◆ YOUR ASSIGNMENT ◆
Every line from the one containing "Un décanteur à" to the one containing "Chính thức thanh" in the records below, both included, must be set down exactly, and no other line.

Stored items

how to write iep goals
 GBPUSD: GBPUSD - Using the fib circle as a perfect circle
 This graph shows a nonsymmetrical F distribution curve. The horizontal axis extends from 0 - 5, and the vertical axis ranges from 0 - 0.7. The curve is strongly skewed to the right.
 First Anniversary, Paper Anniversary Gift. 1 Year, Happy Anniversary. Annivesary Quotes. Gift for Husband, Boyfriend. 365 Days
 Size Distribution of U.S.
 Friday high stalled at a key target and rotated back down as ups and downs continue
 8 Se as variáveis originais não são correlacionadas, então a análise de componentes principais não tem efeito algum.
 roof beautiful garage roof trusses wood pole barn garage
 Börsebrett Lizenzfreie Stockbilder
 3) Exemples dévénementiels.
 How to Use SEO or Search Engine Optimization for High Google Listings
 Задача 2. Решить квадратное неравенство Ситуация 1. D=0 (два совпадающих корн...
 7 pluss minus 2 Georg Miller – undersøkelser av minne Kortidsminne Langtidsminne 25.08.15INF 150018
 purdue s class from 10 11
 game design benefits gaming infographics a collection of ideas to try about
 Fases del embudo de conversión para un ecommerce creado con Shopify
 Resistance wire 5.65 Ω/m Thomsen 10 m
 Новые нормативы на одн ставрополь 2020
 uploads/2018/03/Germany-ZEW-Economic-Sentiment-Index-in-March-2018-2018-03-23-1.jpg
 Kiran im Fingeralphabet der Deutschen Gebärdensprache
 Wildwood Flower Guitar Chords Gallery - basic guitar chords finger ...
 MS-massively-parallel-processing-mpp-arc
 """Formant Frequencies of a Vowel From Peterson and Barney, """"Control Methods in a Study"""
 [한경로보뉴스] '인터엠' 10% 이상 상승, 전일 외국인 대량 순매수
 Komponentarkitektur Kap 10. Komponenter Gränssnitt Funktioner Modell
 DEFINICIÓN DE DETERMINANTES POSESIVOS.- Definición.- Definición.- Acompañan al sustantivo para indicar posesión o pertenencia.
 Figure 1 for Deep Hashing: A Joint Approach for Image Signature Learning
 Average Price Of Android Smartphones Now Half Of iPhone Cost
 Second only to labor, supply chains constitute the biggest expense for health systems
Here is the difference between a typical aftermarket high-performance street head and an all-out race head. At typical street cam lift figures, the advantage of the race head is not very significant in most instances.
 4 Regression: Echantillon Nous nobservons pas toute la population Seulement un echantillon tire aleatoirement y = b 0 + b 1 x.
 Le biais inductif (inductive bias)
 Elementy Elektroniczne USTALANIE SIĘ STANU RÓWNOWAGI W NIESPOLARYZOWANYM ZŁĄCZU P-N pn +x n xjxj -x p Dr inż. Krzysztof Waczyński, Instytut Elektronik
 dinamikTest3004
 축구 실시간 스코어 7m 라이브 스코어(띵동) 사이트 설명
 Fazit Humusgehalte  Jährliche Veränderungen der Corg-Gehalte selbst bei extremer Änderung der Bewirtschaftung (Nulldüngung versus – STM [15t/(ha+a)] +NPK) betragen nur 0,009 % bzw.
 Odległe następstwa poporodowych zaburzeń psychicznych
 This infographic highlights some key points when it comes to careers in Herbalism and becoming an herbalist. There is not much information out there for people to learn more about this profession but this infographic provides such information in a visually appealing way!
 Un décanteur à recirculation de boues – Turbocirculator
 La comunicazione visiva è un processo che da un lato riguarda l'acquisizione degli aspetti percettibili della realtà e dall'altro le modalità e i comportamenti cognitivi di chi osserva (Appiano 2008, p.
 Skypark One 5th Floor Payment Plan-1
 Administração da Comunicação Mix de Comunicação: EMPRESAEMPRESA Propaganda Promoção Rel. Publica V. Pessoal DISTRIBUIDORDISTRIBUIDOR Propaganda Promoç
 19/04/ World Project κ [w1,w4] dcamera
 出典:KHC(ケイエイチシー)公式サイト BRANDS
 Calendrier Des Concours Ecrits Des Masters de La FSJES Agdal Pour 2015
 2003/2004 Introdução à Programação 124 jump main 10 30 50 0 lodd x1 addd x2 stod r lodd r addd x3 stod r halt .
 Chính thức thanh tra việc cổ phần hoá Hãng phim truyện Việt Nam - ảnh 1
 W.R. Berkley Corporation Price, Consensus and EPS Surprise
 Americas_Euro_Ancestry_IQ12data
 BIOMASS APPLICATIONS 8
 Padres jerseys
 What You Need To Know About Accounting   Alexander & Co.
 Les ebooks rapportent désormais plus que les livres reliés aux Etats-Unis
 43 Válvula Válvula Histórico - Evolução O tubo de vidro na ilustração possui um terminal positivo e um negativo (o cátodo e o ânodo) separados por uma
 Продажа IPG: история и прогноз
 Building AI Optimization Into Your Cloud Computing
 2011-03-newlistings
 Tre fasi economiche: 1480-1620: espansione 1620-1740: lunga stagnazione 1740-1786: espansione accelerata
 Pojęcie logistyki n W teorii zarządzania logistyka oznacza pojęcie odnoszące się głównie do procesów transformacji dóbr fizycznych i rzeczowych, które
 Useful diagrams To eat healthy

◆ ANSWER FOR THE TASK ◆
 Un décanteur à recirculation de boues – Turbocirculator
 La comunicazione visiva è un processo che da un lato riguarda l'acquisizione degli aspetti percettibili della realtà e dall'altro le modalità e i comportamenti cognitivi di chi osserva (Appiano 2008, p.
 Skypark One 5th Floor Payment Plan-1
 Administração da Comunicação Mix de Comunicação: EMPRESAEMPRESA Propaganda Promoção Rel. Publica V. Pessoal DISTRIBUIDORDISTRIBUIDOR Propaganda Promoç
 19/04/ World Project κ [w1,w4] dcamera
 出典:KHC(ケイエイチシー)公式サイト BRANDS
 Calendrier Des Concours Ecrits Des Masters de La FSJES Agdal Pour 2015
 2003/2004 Introdução à Programação 124 jump main 10 30 50 0 lodd x1 addd x2 stod r lodd r addd x3 stod r halt .
 Chính thức thanh tra việc cổ phần hoá Hãng phim truyện Việt Nam - ảnh 1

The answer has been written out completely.